Tauben bleiben hartnäckig – Stadt muss neue Glasdachkonstruktion im Rathaus-Hof nachbessern

us Lüneburg. Als im Mai vergangenen Jahres der Taubenhof im Lüneburger Rathaus nicht nur ein neues Glasdach, sondern mit „Kleiner Ratshof“ auch gleich einen neuen Namen bekam, hoffte die Stadt, sich nun endlich auch des lästigen Taubendrecks entledigt zu haben. Doch die Verwaltung hat offenbar nicht mit der Hartnäckigkeit der gurrenden Vogelschar gerechnet, die ihre liebgewonnene Heimstätte nicht ganz spurlos aufgeben will. Die Folge: Drei Wochen lang musste jetzt der Innenhof wegen Reinigungs- und Nachbesserungsarbeiten gesperrt werden.

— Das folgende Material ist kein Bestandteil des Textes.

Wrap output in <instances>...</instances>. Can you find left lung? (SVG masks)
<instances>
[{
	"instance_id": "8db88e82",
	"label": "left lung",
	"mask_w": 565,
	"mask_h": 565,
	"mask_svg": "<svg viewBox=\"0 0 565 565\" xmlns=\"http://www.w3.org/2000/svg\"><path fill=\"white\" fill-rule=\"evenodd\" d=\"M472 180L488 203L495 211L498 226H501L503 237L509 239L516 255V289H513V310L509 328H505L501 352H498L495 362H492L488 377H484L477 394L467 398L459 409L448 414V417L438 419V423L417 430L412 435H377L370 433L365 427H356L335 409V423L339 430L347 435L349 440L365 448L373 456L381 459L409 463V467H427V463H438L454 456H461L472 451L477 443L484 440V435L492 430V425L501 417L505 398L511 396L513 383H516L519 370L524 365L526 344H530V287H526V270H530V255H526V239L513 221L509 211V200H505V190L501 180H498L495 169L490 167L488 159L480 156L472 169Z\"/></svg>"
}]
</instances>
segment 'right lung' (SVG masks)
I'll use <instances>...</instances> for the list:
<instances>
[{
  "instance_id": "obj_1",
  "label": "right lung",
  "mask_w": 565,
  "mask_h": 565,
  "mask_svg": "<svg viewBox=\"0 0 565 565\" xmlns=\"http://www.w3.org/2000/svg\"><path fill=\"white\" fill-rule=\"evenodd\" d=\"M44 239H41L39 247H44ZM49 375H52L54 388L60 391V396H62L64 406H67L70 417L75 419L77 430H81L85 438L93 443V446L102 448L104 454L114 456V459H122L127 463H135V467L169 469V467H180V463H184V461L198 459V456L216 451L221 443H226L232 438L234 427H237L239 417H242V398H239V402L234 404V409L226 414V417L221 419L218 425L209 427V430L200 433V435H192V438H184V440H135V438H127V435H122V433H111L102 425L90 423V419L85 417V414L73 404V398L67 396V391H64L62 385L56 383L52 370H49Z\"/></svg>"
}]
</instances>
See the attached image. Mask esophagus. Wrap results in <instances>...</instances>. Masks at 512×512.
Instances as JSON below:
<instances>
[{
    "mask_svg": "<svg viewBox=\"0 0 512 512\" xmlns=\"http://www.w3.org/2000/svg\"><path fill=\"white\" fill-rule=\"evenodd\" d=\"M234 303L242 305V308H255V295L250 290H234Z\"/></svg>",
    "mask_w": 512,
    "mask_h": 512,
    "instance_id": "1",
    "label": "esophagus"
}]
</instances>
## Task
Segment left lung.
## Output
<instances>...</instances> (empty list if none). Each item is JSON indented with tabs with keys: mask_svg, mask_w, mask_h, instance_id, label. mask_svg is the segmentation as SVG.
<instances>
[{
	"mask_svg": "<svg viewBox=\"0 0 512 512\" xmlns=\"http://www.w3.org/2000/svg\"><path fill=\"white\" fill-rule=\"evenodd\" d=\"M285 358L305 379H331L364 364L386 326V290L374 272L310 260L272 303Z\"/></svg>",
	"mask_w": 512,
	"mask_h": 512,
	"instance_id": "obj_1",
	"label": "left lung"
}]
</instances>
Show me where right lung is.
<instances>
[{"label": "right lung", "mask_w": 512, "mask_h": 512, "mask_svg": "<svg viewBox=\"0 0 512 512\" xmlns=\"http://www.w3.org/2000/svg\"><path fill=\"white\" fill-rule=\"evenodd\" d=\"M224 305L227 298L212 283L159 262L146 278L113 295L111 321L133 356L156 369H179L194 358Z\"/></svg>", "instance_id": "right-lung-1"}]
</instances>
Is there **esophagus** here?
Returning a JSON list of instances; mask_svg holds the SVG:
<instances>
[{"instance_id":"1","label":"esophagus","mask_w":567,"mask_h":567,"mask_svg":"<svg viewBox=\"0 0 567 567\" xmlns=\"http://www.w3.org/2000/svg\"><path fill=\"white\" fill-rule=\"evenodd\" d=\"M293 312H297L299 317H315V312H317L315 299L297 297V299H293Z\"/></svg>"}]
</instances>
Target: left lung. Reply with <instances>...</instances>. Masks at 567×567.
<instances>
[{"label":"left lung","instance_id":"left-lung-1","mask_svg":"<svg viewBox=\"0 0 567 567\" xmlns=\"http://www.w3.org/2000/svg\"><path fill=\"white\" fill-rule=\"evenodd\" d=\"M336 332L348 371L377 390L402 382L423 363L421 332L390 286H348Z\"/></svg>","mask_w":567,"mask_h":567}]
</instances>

„Wir hatten erhöhten Reinigungsaufwand“, erklärt Stadtpressesprecherin Suzanne Moenck. Denn trotz der neuen Dachkonstruktion, für die die Stadt 66000 Euro auf den Tisch gelegt hat und die nicht nur vor Vogelschiet, sondern auch vor den Unbilden des Wetters schützen sollte, „spritzt es an den Seiten hindurch“. Ursache waren Tauben, die sich in Nischen an der Wand eingerichtet hatten. „Das sind aber nicht sehr viele, rund 98 Prozent unseres Taubenproblems sind wir los“, sagt die Stadtpressesprecherin.

Doch die wenigen Tauben reichen offenbar aus, jetzt neue Lösungen finden zu müssen, um der Rest-Plage Herr zu werden. „Das Problem haben andere Städte auch. Einige setzen Falken ein, die Jagd auf die Tiere machen“, berichtet Moenck. Auch könne man versuchen, andere Nistplätze anzubieten. Allerdings gehe sie nicht davon aus, dass diese Varianten in Lüneburg zur Anwendung kommen werden. „Das Ausmaß ist ja ein anderes. Wir haben nur noch eine Stelle, die wir in den Griff bekommen müssen.“ Die wurde jetzt erstmal mit Draht so weit bearbeitet, dass sie Tauben keinen Ruheplatz mehr bietet.

Trotz der Undichtigkeiten sei man mit der Dachkonstruktion aber insgesamt sehr zufrieden, bekräftigt Moenck. „Die jetzige Situation mit dem neuen Zugang zum Rathaus über den Hof ist sehr viel benutzer- und denkmalfreundlicher.“ Auch seien der Stadt keine zusätzlichen Kosten entstanden, die Arbeiten hätten noch im Rahmen der Gewährleistung ausgeführt werden können.